From: Mate Kapović
Message: 43870
Date: 2006-03-15
>The problem is that you put far to much into "common sense", "logic",
>
>
>
>
> From: Jens Elmegĺrd Rasmussen
> Reply-To: cybalist@yahoogroups.com
> To: cybalist@yahoogroups.com
> Subject: Re: [tied] Greek labiovelars
> Date: Tue, 14 Mar 2006 14:08:44 -0000
>
> --- In cybalist@yahoogroups.com, "Joao S. Lopes" wrote:
>>
>> Does it mean that in Celtic the shift *gWH >gH>g occurred before the
> labialization of the labio-velars?
>>
>> Time 1: k g gH kW gW gWH
>> Time 2 : k g gH kW gW
>> Time 3: k g kW gW
>> Time 4: k g kW b
>
>
> No, it can only mean:
>
> 1: k g gH kW gW gWH
> 2 : k g gH kW b gWH
> 3: k g kW b gW
>
> -------------------------------
> But why is *gW so special? That's what I don't understand. Is it because
> it was a glottalic stop, as some theorize? I see no reason why *kW and
> *gWH should remain as /kW/ and /gW/ but *gW must become /b/. Why not also
> *kW > /p/ and *gWH > /b/? Or conversely *gW remain /gW/ like the other
> two?

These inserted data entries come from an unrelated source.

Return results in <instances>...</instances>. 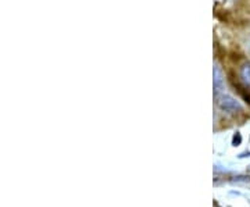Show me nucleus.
<instances>
[{
	"mask_svg": "<svg viewBox=\"0 0 250 207\" xmlns=\"http://www.w3.org/2000/svg\"><path fill=\"white\" fill-rule=\"evenodd\" d=\"M215 103L220 110H223L228 114H236L242 111L241 102L228 93H220L218 96H215Z\"/></svg>",
	"mask_w": 250,
	"mask_h": 207,
	"instance_id": "1",
	"label": "nucleus"
},
{
	"mask_svg": "<svg viewBox=\"0 0 250 207\" xmlns=\"http://www.w3.org/2000/svg\"><path fill=\"white\" fill-rule=\"evenodd\" d=\"M213 88H214V96L223 93L225 88V75L218 64H214V68H213Z\"/></svg>",
	"mask_w": 250,
	"mask_h": 207,
	"instance_id": "2",
	"label": "nucleus"
},
{
	"mask_svg": "<svg viewBox=\"0 0 250 207\" xmlns=\"http://www.w3.org/2000/svg\"><path fill=\"white\" fill-rule=\"evenodd\" d=\"M241 78L248 86H250V63H246L241 68Z\"/></svg>",
	"mask_w": 250,
	"mask_h": 207,
	"instance_id": "3",
	"label": "nucleus"
},
{
	"mask_svg": "<svg viewBox=\"0 0 250 207\" xmlns=\"http://www.w3.org/2000/svg\"><path fill=\"white\" fill-rule=\"evenodd\" d=\"M241 141H242V138L241 135H239V132H236V135L233 136V145H235V146H238V145L241 144Z\"/></svg>",
	"mask_w": 250,
	"mask_h": 207,
	"instance_id": "4",
	"label": "nucleus"
}]
</instances>
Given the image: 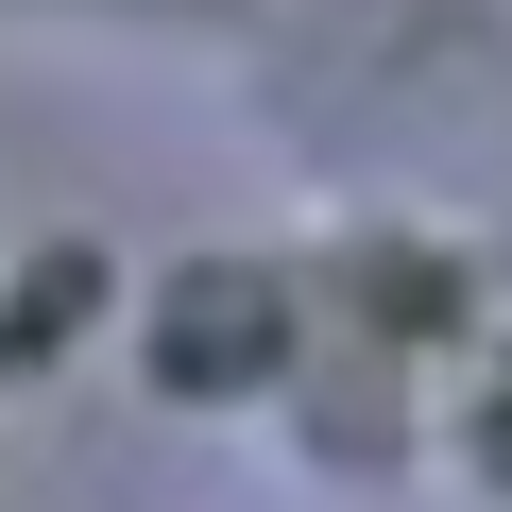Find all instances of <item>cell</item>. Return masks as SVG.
<instances>
[{"instance_id":"1","label":"cell","mask_w":512,"mask_h":512,"mask_svg":"<svg viewBox=\"0 0 512 512\" xmlns=\"http://www.w3.org/2000/svg\"><path fill=\"white\" fill-rule=\"evenodd\" d=\"M495 478H512V376H495Z\"/></svg>"}]
</instances>
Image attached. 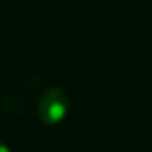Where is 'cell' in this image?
Listing matches in <instances>:
<instances>
[{
  "instance_id": "cell-1",
  "label": "cell",
  "mask_w": 152,
  "mask_h": 152,
  "mask_svg": "<svg viewBox=\"0 0 152 152\" xmlns=\"http://www.w3.org/2000/svg\"><path fill=\"white\" fill-rule=\"evenodd\" d=\"M69 111V96L61 87L44 90L38 102V116L49 126L59 124Z\"/></svg>"
},
{
  "instance_id": "cell-2",
  "label": "cell",
  "mask_w": 152,
  "mask_h": 152,
  "mask_svg": "<svg viewBox=\"0 0 152 152\" xmlns=\"http://www.w3.org/2000/svg\"><path fill=\"white\" fill-rule=\"evenodd\" d=\"M0 152H12L10 147H8L7 144H4V142H0Z\"/></svg>"
}]
</instances>
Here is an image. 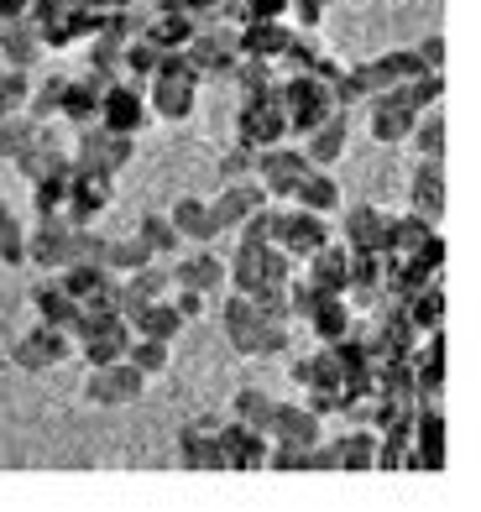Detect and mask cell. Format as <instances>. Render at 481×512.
I'll return each mask as SVG.
<instances>
[{
    "label": "cell",
    "instance_id": "cell-32",
    "mask_svg": "<svg viewBox=\"0 0 481 512\" xmlns=\"http://www.w3.org/2000/svg\"><path fill=\"white\" fill-rule=\"evenodd\" d=\"M42 121L37 115H27V110H11V115H0V157H21L32 142H42Z\"/></svg>",
    "mask_w": 481,
    "mask_h": 512
},
{
    "label": "cell",
    "instance_id": "cell-22",
    "mask_svg": "<svg viewBox=\"0 0 481 512\" xmlns=\"http://www.w3.org/2000/svg\"><path fill=\"white\" fill-rule=\"evenodd\" d=\"M105 84H110V74H100V68H95L89 79H63L58 115H63V121H79V126H89V121H95V110H100Z\"/></svg>",
    "mask_w": 481,
    "mask_h": 512
},
{
    "label": "cell",
    "instance_id": "cell-29",
    "mask_svg": "<svg viewBox=\"0 0 481 512\" xmlns=\"http://www.w3.org/2000/svg\"><path fill=\"white\" fill-rule=\"evenodd\" d=\"M168 220H173V230H178V241H215V236H220L215 220H210V199H194V194L173 199Z\"/></svg>",
    "mask_w": 481,
    "mask_h": 512
},
{
    "label": "cell",
    "instance_id": "cell-41",
    "mask_svg": "<svg viewBox=\"0 0 481 512\" xmlns=\"http://www.w3.org/2000/svg\"><path fill=\"white\" fill-rule=\"evenodd\" d=\"M105 277H110L105 267H89V262H68V267H58V283L74 293V298H89V293L105 283Z\"/></svg>",
    "mask_w": 481,
    "mask_h": 512
},
{
    "label": "cell",
    "instance_id": "cell-18",
    "mask_svg": "<svg viewBox=\"0 0 481 512\" xmlns=\"http://www.w3.org/2000/svg\"><path fill=\"white\" fill-rule=\"evenodd\" d=\"M340 230H346L351 251H382V230H387V209L372 199H356L340 209Z\"/></svg>",
    "mask_w": 481,
    "mask_h": 512
},
{
    "label": "cell",
    "instance_id": "cell-31",
    "mask_svg": "<svg viewBox=\"0 0 481 512\" xmlns=\"http://www.w3.org/2000/svg\"><path fill=\"white\" fill-rule=\"evenodd\" d=\"M335 471H377V434L372 429H351L335 439Z\"/></svg>",
    "mask_w": 481,
    "mask_h": 512
},
{
    "label": "cell",
    "instance_id": "cell-23",
    "mask_svg": "<svg viewBox=\"0 0 481 512\" xmlns=\"http://www.w3.org/2000/svg\"><path fill=\"white\" fill-rule=\"evenodd\" d=\"M126 345H131V324L126 319H110V324H100V330L79 335L74 351L84 356V366H105V361H121Z\"/></svg>",
    "mask_w": 481,
    "mask_h": 512
},
{
    "label": "cell",
    "instance_id": "cell-48",
    "mask_svg": "<svg viewBox=\"0 0 481 512\" xmlns=\"http://www.w3.org/2000/svg\"><path fill=\"white\" fill-rule=\"evenodd\" d=\"M419 63H424V68H445V37H440V32H429V37L419 42Z\"/></svg>",
    "mask_w": 481,
    "mask_h": 512
},
{
    "label": "cell",
    "instance_id": "cell-17",
    "mask_svg": "<svg viewBox=\"0 0 481 512\" xmlns=\"http://www.w3.org/2000/svg\"><path fill=\"white\" fill-rule=\"evenodd\" d=\"M267 439H278V445H299V450H309V445H319V413L304 403H278L272 398V418H267Z\"/></svg>",
    "mask_w": 481,
    "mask_h": 512
},
{
    "label": "cell",
    "instance_id": "cell-8",
    "mask_svg": "<svg viewBox=\"0 0 481 512\" xmlns=\"http://www.w3.org/2000/svg\"><path fill=\"white\" fill-rule=\"evenodd\" d=\"M330 241V225L325 215H314V209H278V230H272V246H283L288 256H299V262H309V256Z\"/></svg>",
    "mask_w": 481,
    "mask_h": 512
},
{
    "label": "cell",
    "instance_id": "cell-28",
    "mask_svg": "<svg viewBox=\"0 0 481 512\" xmlns=\"http://www.w3.org/2000/svg\"><path fill=\"white\" fill-rule=\"evenodd\" d=\"M37 53H42L37 27H32V21H21V16H11L6 27H0V63H6V68H32Z\"/></svg>",
    "mask_w": 481,
    "mask_h": 512
},
{
    "label": "cell",
    "instance_id": "cell-39",
    "mask_svg": "<svg viewBox=\"0 0 481 512\" xmlns=\"http://www.w3.org/2000/svg\"><path fill=\"white\" fill-rule=\"evenodd\" d=\"M136 236L147 241L152 256H173L178 251V230H173V220L163 215V209H147V215L136 220Z\"/></svg>",
    "mask_w": 481,
    "mask_h": 512
},
{
    "label": "cell",
    "instance_id": "cell-34",
    "mask_svg": "<svg viewBox=\"0 0 481 512\" xmlns=\"http://www.w3.org/2000/svg\"><path fill=\"white\" fill-rule=\"evenodd\" d=\"M178 330H183V314L168 304V298H152V304L131 319V335H152V340H178Z\"/></svg>",
    "mask_w": 481,
    "mask_h": 512
},
{
    "label": "cell",
    "instance_id": "cell-1",
    "mask_svg": "<svg viewBox=\"0 0 481 512\" xmlns=\"http://www.w3.org/2000/svg\"><path fill=\"white\" fill-rule=\"evenodd\" d=\"M142 387H147V377L121 356V361L89 366V377H84V387H79V398H84L89 408H126V403L142 398Z\"/></svg>",
    "mask_w": 481,
    "mask_h": 512
},
{
    "label": "cell",
    "instance_id": "cell-25",
    "mask_svg": "<svg viewBox=\"0 0 481 512\" xmlns=\"http://www.w3.org/2000/svg\"><path fill=\"white\" fill-rule=\"evenodd\" d=\"M173 283L178 288L215 293V288H225V262H220L210 246H199V251H189V256H178V262H173Z\"/></svg>",
    "mask_w": 481,
    "mask_h": 512
},
{
    "label": "cell",
    "instance_id": "cell-43",
    "mask_svg": "<svg viewBox=\"0 0 481 512\" xmlns=\"http://www.w3.org/2000/svg\"><path fill=\"white\" fill-rule=\"evenodd\" d=\"M241 230V246H272V230H278V209H251V215L236 225Z\"/></svg>",
    "mask_w": 481,
    "mask_h": 512
},
{
    "label": "cell",
    "instance_id": "cell-33",
    "mask_svg": "<svg viewBox=\"0 0 481 512\" xmlns=\"http://www.w3.org/2000/svg\"><path fill=\"white\" fill-rule=\"evenodd\" d=\"M304 319L314 324V335L325 340V345H330V340H340V335L351 330V309L340 304V293H319L314 304H309V314H304Z\"/></svg>",
    "mask_w": 481,
    "mask_h": 512
},
{
    "label": "cell",
    "instance_id": "cell-16",
    "mask_svg": "<svg viewBox=\"0 0 481 512\" xmlns=\"http://www.w3.org/2000/svg\"><path fill=\"white\" fill-rule=\"evenodd\" d=\"M346 147H351V121H346V110H330L314 131H304V157H309V168H335V162L346 157Z\"/></svg>",
    "mask_w": 481,
    "mask_h": 512
},
{
    "label": "cell",
    "instance_id": "cell-38",
    "mask_svg": "<svg viewBox=\"0 0 481 512\" xmlns=\"http://www.w3.org/2000/svg\"><path fill=\"white\" fill-rule=\"evenodd\" d=\"M408 142L419 147V157H429V162H440L445 157V115L440 110H419V121H414V131H408Z\"/></svg>",
    "mask_w": 481,
    "mask_h": 512
},
{
    "label": "cell",
    "instance_id": "cell-3",
    "mask_svg": "<svg viewBox=\"0 0 481 512\" xmlns=\"http://www.w3.org/2000/svg\"><path fill=\"white\" fill-rule=\"evenodd\" d=\"M288 136V115H283V100L278 89H262V95H246L241 115H236V142L246 147H272Z\"/></svg>",
    "mask_w": 481,
    "mask_h": 512
},
{
    "label": "cell",
    "instance_id": "cell-36",
    "mask_svg": "<svg viewBox=\"0 0 481 512\" xmlns=\"http://www.w3.org/2000/svg\"><path fill=\"white\" fill-rule=\"evenodd\" d=\"M262 262H267V246H241L236 262L225 267V283H231L236 293H262Z\"/></svg>",
    "mask_w": 481,
    "mask_h": 512
},
{
    "label": "cell",
    "instance_id": "cell-30",
    "mask_svg": "<svg viewBox=\"0 0 481 512\" xmlns=\"http://www.w3.org/2000/svg\"><path fill=\"white\" fill-rule=\"evenodd\" d=\"M288 27L278 16H251V27H246V37H236V48L241 53H257V58H278L283 48H288Z\"/></svg>",
    "mask_w": 481,
    "mask_h": 512
},
{
    "label": "cell",
    "instance_id": "cell-47",
    "mask_svg": "<svg viewBox=\"0 0 481 512\" xmlns=\"http://www.w3.org/2000/svg\"><path fill=\"white\" fill-rule=\"evenodd\" d=\"M58 95H63V79H48V84H37L32 95H27V115H58Z\"/></svg>",
    "mask_w": 481,
    "mask_h": 512
},
{
    "label": "cell",
    "instance_id": "cell-21",
    "mask_svg": "<svg viewBox=\"0 0 481 512\" xmlns=\"http://www.w3.org/2000/svg\"><path fill=\"white\" fill-rule=\"evenodd\" d=\"M366 105H372V121H366V126H372V142H382V147L408 142V131H414V121H419L414 110L398 105L393 95H387V89H377V95L366 100Z\"/></svg>",
    "mask_w": 481,
    "mask_h": 512
},
{
    "label": "cell",
    "instance_id": "cell-42",
    "mask_svg": "<svg viewBox=\"0 0 481 512\" xmlns=\"http://www.w3.org/2000/svg\"><path fill=\"white\" fill-rule=\"evenodd\" d=\"M215 173H220V183H236V178H257V147L236 142L231 152H225V157L215 162Z\"/></svg>",
    "mask_w": 481,
    "mask_h": 512
},
{
    "label": "cell",
    "instance_id": "cell-10",
    "mask_svg": "<svg viewBox=\"0 0 481 512\" xmlns=\"http://www.w3.org/2000/svg\"><path fill=\"white\" fill-rule=\"evenodd\" d=\"M215 439H220V471H262L267 445H272L262 429H246V424H236V418L220 424Z\"/></svg>",
    "mask_w": 481,
    "mask_h": 512
},
{
    "label": "cell",
    "instance_id": "cell-24",
    "mask_svg": "<svg viewBox=\"0 0 481 512\" xmlns=\"http://www.w3.org/2000/svg\"><path fill=\"white\" fill-rule=\"evenodd\" d=\"M309 283L319 293H346L351 288V246H335V241L319 246L309 256Z\"/></svg>",
    "mask_w": 481,
    "mask_h": 512
},
{
    "label": "cell",
    "instance_id": "cell-2",
    "mask_svg": "<svg viewBox=\"0 0 481 512\" xmlns=\"http://www.w3.org/2000/svg\"><path fill=\"white\" fill-rule=\"evenodd\" d=\"M68 356H74V335H68L63 324H32V330L11 345V366H21L27 377H42V371L63 366Z\"/></svg>",
    "mask_w": 481,
    "mask_h": 512
},
{
    "label": "cell",
    "instance_id": "cell-50",
    "mask_svg": "<svg viewBox=\"0 0 481 512\" xmlns=\"http://www.w3.org/2000/svg\"><path fill=\"white\" fill-rule=\"evenodd\" d=\"M0 371H6V351H0Z\"/></svg>",
    "mask_w": 481,
    "mask_h": 512
},
{
    "label": "cell",
    "instance_id": "cell-19",
    "mask_svg": "<svg viewBox=\"0 0 481 512\" xmlns=\"http://www.w3.org/2000/svg\"><path fill=\"white\" fill-rule=\"evenodd\" d=\"M236 37L231 32H194L189 42H183V58H189L194 63V74H231V68H236Z\"/></svg>",
    "mask_w": 481,
    "mask_h": 512
},
{
    "label": "cell",
    "instance_id": "cell-14",
    "mask_svg": "<svg viewBox=\"0 0 481 512\" xmlns=\"http://www.w3.org/2000/svg\"><path fill=\"white\" fill-rule=\"evenodd\" d=\"M215 429H220L215 413H204V418H194V424L178 429V465H183V471H220V439H215Z\"/></svg>",
    "mask_w": 481,
    "mask_h": 512
},
{
    "label": "cell",
    "instance_id": "cell-12",
    "mask_svg": "<svg viewBox=\"0 0 481 512\" xmlns=\"http://www.w3.org/2000/svg\"><path fill=\"white\" fill-rule=\"evenodd\" d=\"M68 256H74V225L63 215H42V225L27 236V262H37L42 272H58L68 267Z\"/></svg>",
    "mask_w": 481,
    "mask_h": 512
},
{
    "label": "cell",
    "instance_id": "cell-49",
    "mask_svg": "<svg viewBox=\"0 0 481 512\" xmlns=\"http://www.w3.org/2000/svg\"><path fill=\"white\" fill-rule=\"evenodd\" d=\"M11 220H16V215H11V204L0 199V236H6V225H11Z\"/></svg>",
    "mask_w": 481,
    "mask_h": 512
},
{
    "label": "cell",
    "instance_id": "cell-4",
    "mask_svg": "<svg viewBox=\"0 0 481 512\" xmlns=\"http://www.w3.org/2000/svg\"><path fill=\"white\" fill-rule=\"evenodd\" d=\"M220 319H225V340H231V351H241V356H267V324H272V319L257 314V298H251V293H236V288H231Z\"/></svg>",
    "mask_w": 481,
    "mask_h": 512
},
{
    "label": "cell",
    "instance_id": "cell-44",
    "mask_svg": "<svg viewBox=\"0 0 481 512\" xmlns=\"http://www.w3.org/2000/svg\"><path fill=\"white\" fill-rule=\"evenodd\" d=\"M105 246H110V236H100V230H89V225H74V256H68V262L105 267Z\"/></svg>",
    "mask_w": 481,
    "mask_h": 512
},
{
    "label": "cell",
    "instance_id": "cell-13",
    "mask_svg": "<svg viewBox=\"0 0 481 512\" xmlns=\"http://www.w3.org/2000/svg\"><path fill=\"white\" fill-rule=\"evenodd\" d=\"M272 194L262 189V178H236V183H220V194H215V204H210V220H215V230H236L251 209H262Z\"/></svg>",
    "mask_w": 481,
    "mask_h": 512
},
{
    "label": "cell",
    "instance_id": "cell-9",
    "mask_svg": "<svg viewBox=\"0 0 481 512\" xmlns=\"http://www.w3.org/2000/svg\"><path fill=\"white\" fill-rule=\"evenodd\" d=\"M136 152V136H121V131H105L100 121L84 126V142H79V168H95V173H110L116 178L126 168V157Z\"/></svg>",
    "mask_w": 481,
    "mask_h": 512
},
{
    "label": "cell",
    "instance_id": "cell-5",
    "mask_svg": "<svg viewBox=\"0 0 481 512\" xmlns=\"http://www.w3.org/2000/svg\"><path fill=\"white\" fill-rule=\"evenodd\" d=\"M403 471H445V413L434 403L414 413L408 450H403Z\"/></svg>",
    "mask_w": 481,
    "mask_h": 512
},
{
    "label": "cell",
    "instance_id": "cell-27",
    "mask_svg": "<svg viewBox=\"0 0 481 512\" xmlns=\"http://www.w3.org/2000/svg\"><path fill=\"white\" fill-rule=\"evenodd\" d=\"M288 199H299V209H314V215H335L346 194H340V183L330 178V168H309L299 183H293Z\"/></svg>",
    "mask_w": 481,
    "mask_h": 512
},
{
    "label": "cell",
    "instance_id": "cell-20",
    "mask_svg": "<svg viewBox=\"0 0 481 512\" xmlns=\"http://www.w3.org/2000/svg\"><path fill=\"white\" fill-rule=\"evenodd\" d=\"M408 215H419V220H440L445 215V168L440 162H419L414 168V183H408Z\"/></svg>",
    "mask_w": 481,
    "mask_h": 512
},
{
    "label": "cell",
    "instance_id": "cell-45",
    "mask_svg": "<svg viewBox=\"0 0 481 512\" xmlns=\"http://www.w3.org/2000/svg\"><path fill=\"white\" fill-rule=\"evenodd\" d=\"M440 319H445V293L429 283V298H424V293L414 298V309H408V324H419V330H440Z\"/></svg>",
    "mask_w": 481,
    "mask_h": 512
},
{
    "label": "cell",
    "instance_id": "cell-26",
    "mask_svg": "<svg viewBox=\"0 0 481 512\" xmlns=\"http://www.w3.org/2000/svg\"><path fill=\"white\" fill-rule=\"evenodd\" d=\"M32 309L42 314V324H63V330H74V319H79V298L68 293L58 283V272L53 277H42V283L32 288Z\"/></svg>",
    "mask_w": 481,
    "mask_h": 512
},
{
    "label": "cell",
    "instance_id": "cell-15",
    "mask_svg": "<svg viewBox=\"0 0 481 512\" xmlns=\"http://www.w3.org/2000/svg\"><path fill=\"white\" fill-rule=\"evenodd\" d=\"M199 95V74H152V121H189Z\"/></svg>",
    "mask_w": 481,
    "mask_h": 512
},
{
    "label": "cell",
    "instance_id": "cell-46",
    "mask_svg": "<svg viewBox=\"0 0 481 512\" xmlns=\"http://www.w3.org/2000/svg\"><path fill=\"white\" fill-rule=\"evenodd\" d=\"M168 304H173V309L183 314V324H189V319H199L204 309H210V293H199V288H178V283H173Z\"/></svg>",
    "mask_w": 481,
    "mask_h": 512
},
{
    "label": "cell",
    "instance_id": "cell-35",
    "mask_svg": "<svg viewBox=\"0 0 481 512\" xmlns=\"http://www.w3.org/2000/svg\"><path fill=\"white\" fill-rule=\"evenodd\" d=\"M126 361L142 371V377H163V371L173 366V345L168 340H152V335H131Z\"/></svg>",
    "mask_w": 481,
    "mask_h": 512
},
{
    "label": "cell",
    "instance_id": "cell-6",
    "mask_svg": "<svg viewBox=\"0 0 481 512\" xmlns=\"http://www.w3.org/2000/svg\"><path fill=\"white\" fill-rule=\"evenodd\" d=\"M95 121H100L105 131L136 136V131H147V121H152V105H147L142 95H136V84H126V79H110V84H105V95H100Z\"/></svg>",
    "mask_w": 481,
    "mask_h": 512
},
{
    "label": "cell",
    "instance_id": "cell-11",
    "mask_svg": "<svg viewBox=\"0 0 481 512\" xmlns=\"http://www.w3.org/2000/svg\"><path fill=\"white\" fill-rule=\"evenodd\" d=\"M304 173H309V157H299L293 147H283V142L257 147V178H262V189H267L272 199H288L293 183H299Z\"/></svg>",
    "mask_w": 481,
    "mask_h": 512
},
{
    "label": "cell",
    "instance_id": "cell-40",
    "mask_svg": "<svg viewBox=\"0 0 481 512\" xmlns=\"http://www.w3.org/2000/svg\"><path fill=\"white\" fill-rule=\"evenodd\" d=\"M231 418L236 424H246V429H262L267 434V418H272V398L262 387H241L236 398H231Z\"/></svg>",
    "mask_w": 481,
    "mask_h": 512
},
{
    "label": "cell",
    "instance_id": "cell-7",
    "mask_svg": "<svg viewBox=\"0 0 481 512\" xmlns=\"http://www.w3.org/2000/svg\"><path fill=\"white\" fill-rule=\"evenodd\" d=\"M110 209V173H95V168H79L68 173V199H63V220L68 225H95Z\"/></svg>",
    "mask_w": 481,
    "mask_h": 512
},
{
    "label": "cell",
    "instance_id": "cell-37",
    "mask_svg": "<svg viewBox=\"0 0 481 512\" xmlns=\"http://www.w3.org/2000/svg\"><path fill=\"white\" fill-rule=\"evenodd\" d=\"M147 262H157V256L147 251L142 236H121V241H110V246H105V272H110V277H126V272L147 267Z\"/></svg>",
    "mask_w": 481,
    "mask_h": 512
}]
</instances>
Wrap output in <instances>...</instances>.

And in Greek (Attic, Ionic) *gW is special also since although like
> *kW > /t/ before /e/, *gW > /d/ before /e/, nevertheless unlike *kW > /t/
> before /i/, *gW > /b/ before /i/. I can see absolutely no phonological
> basis for this, except dialect mixing, as Sean Whalen suggested. But
> these developments in Irish, Greek, and the tentative ones in Albanian
> suggest that the labiovelars were very special in a number of
> Indo-European languages, undergoing phonological changes that seem to
> defy natural expectations (or normal phonological tendencies). It seems
> much more natural to me for *kis or *k'is to become /tis/ than it does for
> *kWis to become /tis/, yet a sequence *kis or *k'is would remain /kis/ in
> Greek, while *kWis becomes /tis/. I find this truly remarkable and would
> never believe it were it not documented fact.